Selected excerpt:
_ _ _ _ _ _ _

The legend shows all layers no matter what's visible but each element is prefixed with which layer it indicates. I.e.: 

- "QA-": MOD44W C61 QA Mask

- "ANCILLARY QA-": MOD44W C61 with ancillary masking applied qa

- "C6-": MOD44W C6 Water Mask

- "C61-": MOD44W C61 Water Mask

- "C61 ANCILLARY MASKED-": MOD44W C61 with ancillary masking applied

In [25]:
display(m)

Map(center=[45.00004911190665, -79.30705743147163], controls=(ZoomControl(options=['position', 'zoom_in_text',…

In [26]:
userid = !whoami
notes_path = f'../notes/{TILE}-{userid[0]}-notes.csv'
if os.path.exists(notes_path):
    notes_df = pd.read_csv(notes_path)
    notes_df = notes_df.drop(columns=['Unnamed: 0'])
    sheet_notes = ipysheet.from_dataframe(notes_df)

_ _ _ _ _ _ _

Spatial question records
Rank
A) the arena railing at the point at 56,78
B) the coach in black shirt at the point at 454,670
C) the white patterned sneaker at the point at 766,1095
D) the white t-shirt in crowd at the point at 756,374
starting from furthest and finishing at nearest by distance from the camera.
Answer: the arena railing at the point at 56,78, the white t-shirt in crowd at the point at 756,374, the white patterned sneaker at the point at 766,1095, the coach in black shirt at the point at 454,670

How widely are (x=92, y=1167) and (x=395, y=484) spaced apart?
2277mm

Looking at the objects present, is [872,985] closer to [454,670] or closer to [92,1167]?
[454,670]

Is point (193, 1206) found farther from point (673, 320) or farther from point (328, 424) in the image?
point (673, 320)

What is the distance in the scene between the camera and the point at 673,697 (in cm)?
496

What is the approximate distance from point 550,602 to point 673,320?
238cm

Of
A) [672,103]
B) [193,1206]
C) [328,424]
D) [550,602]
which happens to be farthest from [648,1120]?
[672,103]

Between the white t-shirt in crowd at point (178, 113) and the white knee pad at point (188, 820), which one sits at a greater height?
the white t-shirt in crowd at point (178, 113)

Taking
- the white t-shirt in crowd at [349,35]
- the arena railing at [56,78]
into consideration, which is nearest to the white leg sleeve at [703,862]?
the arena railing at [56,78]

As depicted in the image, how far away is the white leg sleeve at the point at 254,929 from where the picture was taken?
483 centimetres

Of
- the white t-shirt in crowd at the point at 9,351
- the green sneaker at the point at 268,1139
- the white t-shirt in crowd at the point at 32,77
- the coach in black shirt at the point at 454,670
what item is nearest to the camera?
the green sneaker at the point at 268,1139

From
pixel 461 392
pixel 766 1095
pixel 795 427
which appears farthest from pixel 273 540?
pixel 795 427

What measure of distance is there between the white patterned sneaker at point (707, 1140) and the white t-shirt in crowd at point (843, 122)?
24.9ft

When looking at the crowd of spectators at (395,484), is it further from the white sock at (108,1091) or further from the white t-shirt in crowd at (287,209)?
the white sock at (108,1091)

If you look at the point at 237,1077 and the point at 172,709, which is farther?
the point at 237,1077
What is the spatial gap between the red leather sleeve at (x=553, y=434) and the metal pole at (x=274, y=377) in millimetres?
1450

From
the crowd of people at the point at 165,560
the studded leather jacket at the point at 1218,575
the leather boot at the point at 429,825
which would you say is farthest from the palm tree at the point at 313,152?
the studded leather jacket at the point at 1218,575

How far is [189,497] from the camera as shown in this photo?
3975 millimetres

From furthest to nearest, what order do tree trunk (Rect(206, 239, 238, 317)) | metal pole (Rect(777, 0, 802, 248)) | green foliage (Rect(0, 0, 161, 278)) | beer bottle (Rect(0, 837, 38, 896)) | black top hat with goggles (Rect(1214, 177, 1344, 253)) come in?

_ _ _ _ _ _ _

Complete the following:
1. In the MOD44W notebook excerpt, which layer does the legend prefix "C6-" indicate?
2. List every legend prefix named in the MOD44W notebook excerpt, with the layer each one indicates.
3. Write the lines that would come next in the MOD44W notebook excerpt, starting after its final line of code.

Results in order:
1. MOD44W C6 Water Mask

2.
- "QA-": MOD44W C61 QA Mask
- "ANCILLARY QA-": MOD44W C61 with ancillary masking applied qa
- "C6-": MOD44W C6 Water Mask
- "C61-": MOD44W C61 Water Mask
- "C61 ANCILLARY MASKED-": MOD44W C61 with ancillary masking applied

3.
else:
    tile = [' ' for _ in range(75)]
    year = [' ' for _ in range(75)]
    location = [' ' for _ in range(75)]
    note = [' ' for _ in range(75)]
    data = {'Tile': tile, 'Year': year, 'Location': location, 'Note': note}
    notes_df = pd.DataFrame(data=data)
    sheet_notes = ipysheet.from_dataframe(notes_df)
sheet_notes.column_width = [3,3,4,10]
sheet_notes.layout = widgets.Layout(width='100%',height='100%')
sheet_notes

Sheet(cells=(Cell(column_end=0, column_start=0, numeric_format=None, row_end=74, row_start=0, squeeze_row=Fals…

## Save notes

Run this cell to save notes in the current working directory

In [27]:
sheet_notes_df = ipysheet.to_dataframe(sheet_notes)
sheet_notes_df.to_csv(notes_path)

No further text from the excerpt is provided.